This task requires every entry to be set down again exactly.

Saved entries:
======

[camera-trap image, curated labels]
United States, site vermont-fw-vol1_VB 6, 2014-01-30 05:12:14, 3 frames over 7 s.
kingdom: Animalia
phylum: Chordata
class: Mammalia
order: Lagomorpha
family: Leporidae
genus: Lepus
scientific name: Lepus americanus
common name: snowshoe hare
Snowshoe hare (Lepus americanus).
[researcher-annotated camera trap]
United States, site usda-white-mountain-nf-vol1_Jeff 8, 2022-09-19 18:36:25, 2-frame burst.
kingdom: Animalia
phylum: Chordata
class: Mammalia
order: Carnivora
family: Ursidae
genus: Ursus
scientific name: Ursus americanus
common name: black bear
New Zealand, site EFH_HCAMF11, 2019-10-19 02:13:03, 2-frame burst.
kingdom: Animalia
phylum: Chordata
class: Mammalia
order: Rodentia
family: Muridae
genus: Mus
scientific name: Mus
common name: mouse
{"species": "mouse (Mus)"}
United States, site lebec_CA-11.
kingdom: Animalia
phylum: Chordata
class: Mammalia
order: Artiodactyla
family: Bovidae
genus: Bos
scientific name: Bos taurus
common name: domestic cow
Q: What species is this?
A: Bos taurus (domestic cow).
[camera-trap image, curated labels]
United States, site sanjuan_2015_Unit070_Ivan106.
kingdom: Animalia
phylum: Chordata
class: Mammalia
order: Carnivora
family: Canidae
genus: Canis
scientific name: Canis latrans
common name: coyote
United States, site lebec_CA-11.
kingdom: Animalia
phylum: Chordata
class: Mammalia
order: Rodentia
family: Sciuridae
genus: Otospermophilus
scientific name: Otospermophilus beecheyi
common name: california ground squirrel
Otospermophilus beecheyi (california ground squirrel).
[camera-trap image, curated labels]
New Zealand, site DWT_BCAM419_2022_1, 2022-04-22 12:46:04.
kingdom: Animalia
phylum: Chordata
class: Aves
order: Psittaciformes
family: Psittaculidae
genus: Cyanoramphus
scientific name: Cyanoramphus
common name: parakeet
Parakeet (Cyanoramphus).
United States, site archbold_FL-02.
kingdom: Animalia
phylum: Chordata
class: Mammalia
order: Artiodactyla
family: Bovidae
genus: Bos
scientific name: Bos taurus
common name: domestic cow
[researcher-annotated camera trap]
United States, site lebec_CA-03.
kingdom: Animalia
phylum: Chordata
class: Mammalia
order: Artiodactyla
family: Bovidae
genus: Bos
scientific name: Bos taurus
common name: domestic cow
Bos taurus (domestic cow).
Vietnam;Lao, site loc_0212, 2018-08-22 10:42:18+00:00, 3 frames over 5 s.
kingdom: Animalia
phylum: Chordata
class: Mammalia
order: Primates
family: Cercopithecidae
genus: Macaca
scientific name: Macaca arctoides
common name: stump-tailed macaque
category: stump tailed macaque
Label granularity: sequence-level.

======

▶ EXERCISE SOLUTION:
[camera-trap image, curated labels]
United States, site vermont-fw-vol1_VB 6, 2014-01-30 05:12:14, 3 frames over 7 s.
kingdom: Animalia
phylum: Chordata
class: Mammalia
order: Lagomorpha
family: Leporidae
genus: Lepus
scientific name: Lepus americanus
common name: snowshoe hare
Snowshoe hare (Lepus americanus).
[researcher-annotated camera trap]
United States, site usda-white-mountain-nf-vol1_Jeff 8, 2022-09-19 18:36:25, 2-frame burst.
kingdom: Animalia
phylum: Chordata
class: Mammalia
order: Carnivora
family: Ursidae
genus: Ursus
scientific name: Ursus americanus
common name: black bear
New Zealand, site EFH_HCAMF11, 2019-10-19 02:13:03, 2-frame burst.
kingdom: Animalia
phylum: Chordata
class: Mammalia
order: Rodentia
family: Muridae
genus: Mus
scientific name: Mus
common name: mouse
{"species": "mouse (Mus)"}
United States, site lebec_CA-11.
kingdom: Animalia
phylum: Chordata
class: Mammalia
order: Artiodactyla
family: Bovidae
genus: Bos
scientific name: Bos taurus
common name: domestic cow
Q: What species is this?
A: Bos taurus (domestic cow).
[camera-trap image, curated labels]
United States, site sanjuan_2015_Unit070_Ivan106.
kingdom: Animalia
phylum: Chordata
class: Mammalia
order: Carnivora
family: Canidae
genus: Canis
scientific name: Canis latrans
common name: coyote
United States, site lebec_CA-11.
kingdom: Animalia
phylum: Chordata
class: Mammalia
order: Rodentia
family: Sciuridae
genus: Otospermophilus
scientific name: Otospermophilus beecheyi
common name: california ground squirrel
Otospermophilus beecheyi (california ground squirrel).
[camera-trap image, curated labels]
New Zealand, site DWT_BCAM419_2022_1, 2022-04-22 12:46:04.
kingdom: Animalia
phylum: Chordata
class: Aves
order: Psittaciformes
family: Psittaculidae
genus: Cyanoramphus
scientific name: Cyanoramphus
common name: parakeet
Parakeet (Cyanoramphus).
United States, site archbold_FL-02.
kingdom: Animalia
phylum: Chordata
class: Mammalia
order: Artiodactyla
family: Bovidae
genus: Bos
scientific name: Bos taurus
common name: domestic cow
[researcher-annotated camera trap]
United States, site lebec_CA-03.
kingdom: Animalia
phylum: Chordata
class: Mammalia
order: Artiodactyla
family: Bovidae
genus: Bos
scientific name: Bos taurus
common name: domestic cow
Bos taurus (domestic cow).
Vietnam;Lao, site loc_0212, 2018-08-22 10:42:18+00:00, 3 frames over 5 s.
kingdom: Animalia
phylum: Chordata
class: Mammalia
order: Primates
family: Cercopithecidae
genus: Macaca
scientific name: Macaca arctoides
common name: stump-tailed macaque
category: stump tailed macaque
Label granularity: sequence-level.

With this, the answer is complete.